Requirement A:
Answer these about the passage on review bookmarks, one answer per line:
(i) Instead of review bookmarks, what does the writer decide to leave?
(ii) Which chapter of A Furious Sky covered something the writer had not known before?
(iii) What did the USAF colonel win with his 1943 bet?
Requirement B: Please continue the passage on review bookmarks, which comes before the material, from its final sentence.

(Selected passage)

In this case, I need to decide whether to chuck the review or carry it around for a few days while I read the book and then slip it back in the book for the next unsuspecting reader. I expect I'd just chuck it.
 
I appreciate the input from our reader folk. In retrospect I’d probably be annoyed at a negative review bookmark before I even started reading the book.

I’ll skip the review bookmarks, and instead leave a bookmark with, at most, a non-review comment.

For example, A Furious Sky covered most of the well known hurricanes, from Galveston to the Great Storm of 1938 to Camille, Florence and etc. The chapter on how Hurricane Hunter aircraft came into existence and evolved was previously unknown to me. Spoiler Alert: the origin story began with a USAF colonel betting a visiting Brit in 1943 that he could fly an AT-6 into a hurricane and return to base.

He did, and won the bet, a free drink at the bar.

(End Selected passage)
(Stored data)

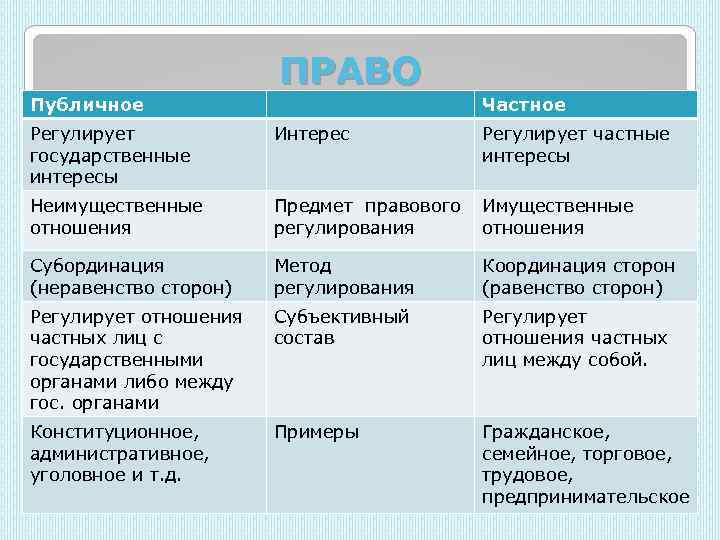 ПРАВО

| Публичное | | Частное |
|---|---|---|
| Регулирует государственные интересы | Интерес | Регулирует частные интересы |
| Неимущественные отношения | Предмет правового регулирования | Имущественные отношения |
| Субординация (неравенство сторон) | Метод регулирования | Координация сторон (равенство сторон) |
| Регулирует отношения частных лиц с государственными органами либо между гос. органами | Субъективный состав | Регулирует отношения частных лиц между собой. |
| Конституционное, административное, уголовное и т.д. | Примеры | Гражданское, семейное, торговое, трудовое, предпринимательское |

(End Stored data)
(Stored data)

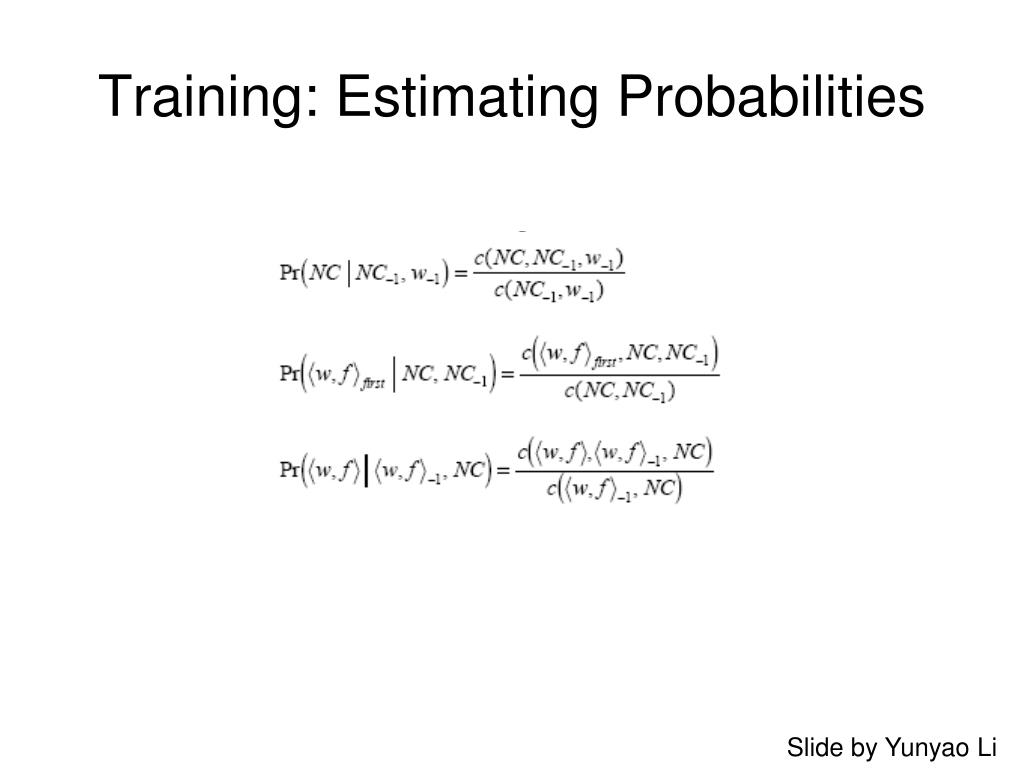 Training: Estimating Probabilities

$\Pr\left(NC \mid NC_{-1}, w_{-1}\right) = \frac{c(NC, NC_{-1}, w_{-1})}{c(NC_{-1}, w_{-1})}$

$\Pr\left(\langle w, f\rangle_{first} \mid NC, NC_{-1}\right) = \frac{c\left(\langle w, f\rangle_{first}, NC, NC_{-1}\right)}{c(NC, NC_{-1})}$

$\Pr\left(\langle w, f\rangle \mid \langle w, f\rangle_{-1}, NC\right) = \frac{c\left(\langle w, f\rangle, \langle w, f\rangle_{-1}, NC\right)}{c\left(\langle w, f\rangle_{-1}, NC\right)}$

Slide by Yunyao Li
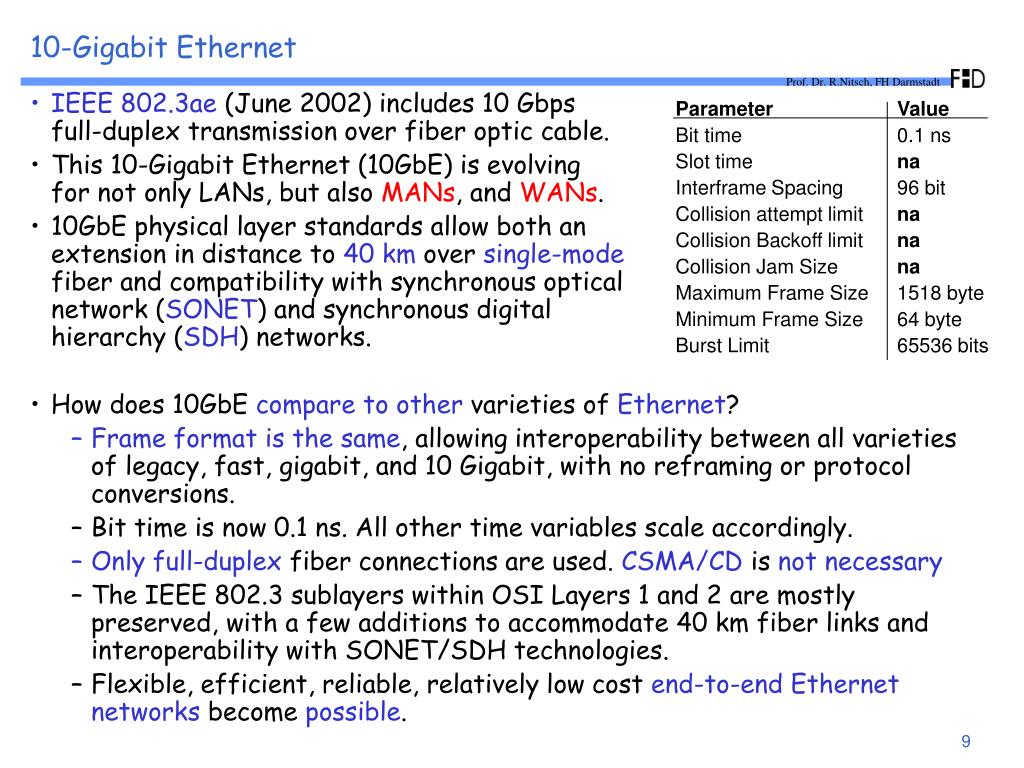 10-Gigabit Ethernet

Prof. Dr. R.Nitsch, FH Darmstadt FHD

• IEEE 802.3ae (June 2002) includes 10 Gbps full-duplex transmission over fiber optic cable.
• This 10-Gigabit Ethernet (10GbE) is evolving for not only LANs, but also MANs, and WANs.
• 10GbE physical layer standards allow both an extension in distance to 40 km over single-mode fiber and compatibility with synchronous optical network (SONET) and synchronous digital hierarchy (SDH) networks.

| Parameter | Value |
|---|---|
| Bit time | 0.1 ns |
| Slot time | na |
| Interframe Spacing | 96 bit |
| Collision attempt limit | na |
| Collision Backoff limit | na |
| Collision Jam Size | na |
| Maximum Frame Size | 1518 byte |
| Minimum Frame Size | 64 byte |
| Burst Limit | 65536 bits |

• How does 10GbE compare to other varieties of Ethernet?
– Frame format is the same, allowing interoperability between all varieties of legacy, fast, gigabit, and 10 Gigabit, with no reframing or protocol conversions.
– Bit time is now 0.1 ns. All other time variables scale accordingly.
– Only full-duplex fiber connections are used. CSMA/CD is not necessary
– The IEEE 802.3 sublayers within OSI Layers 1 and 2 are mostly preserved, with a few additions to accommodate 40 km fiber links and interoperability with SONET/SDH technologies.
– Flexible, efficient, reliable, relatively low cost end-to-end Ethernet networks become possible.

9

(End Stored data)
(Stored data)

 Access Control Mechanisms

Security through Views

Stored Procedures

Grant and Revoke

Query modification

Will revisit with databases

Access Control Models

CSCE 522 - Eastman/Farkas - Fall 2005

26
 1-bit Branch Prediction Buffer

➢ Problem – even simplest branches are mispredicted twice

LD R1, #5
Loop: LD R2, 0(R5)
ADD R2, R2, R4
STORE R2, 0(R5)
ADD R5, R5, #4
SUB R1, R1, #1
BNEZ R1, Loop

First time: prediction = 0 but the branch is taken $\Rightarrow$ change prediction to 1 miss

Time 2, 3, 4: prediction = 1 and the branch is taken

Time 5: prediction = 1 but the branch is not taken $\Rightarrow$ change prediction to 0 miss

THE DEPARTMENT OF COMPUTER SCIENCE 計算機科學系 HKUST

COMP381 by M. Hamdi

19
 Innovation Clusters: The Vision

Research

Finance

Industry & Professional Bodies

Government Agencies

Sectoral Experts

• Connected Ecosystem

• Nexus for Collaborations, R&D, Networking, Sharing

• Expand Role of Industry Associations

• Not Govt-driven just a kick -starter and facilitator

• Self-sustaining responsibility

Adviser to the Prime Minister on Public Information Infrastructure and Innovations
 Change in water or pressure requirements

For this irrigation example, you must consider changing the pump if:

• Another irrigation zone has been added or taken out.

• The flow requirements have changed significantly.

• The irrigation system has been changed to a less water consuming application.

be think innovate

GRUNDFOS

(End Stored data)

Response A:
(i) A bookmark with, at most, a non-review comment.
(ii) The chapter on how Hurricane Hunter aircraft came into existence and evolved.
(iii) A free drink at the bar.

Response B:
But as a lower-Susquehanna/Chesapeake Bay denizen the absence of any mention of Hurricane Agnes was surprising. Agnes deluged the Susquehanna River and other Chesapeake Bay drainages for days on end, wiping out entire communities and doing a then-record 2 billion in property damage.

Worse, and longer lasting, it washed enough silt and fertilizer downstream to change the chemistry of the Bay and smother Bay grasses for years to follow, devastating the oyster and crab population, leading to a multi-State effort to control run-off from Bay tributaries.

A brief bookmark note about Agnes might be worth tucking inside.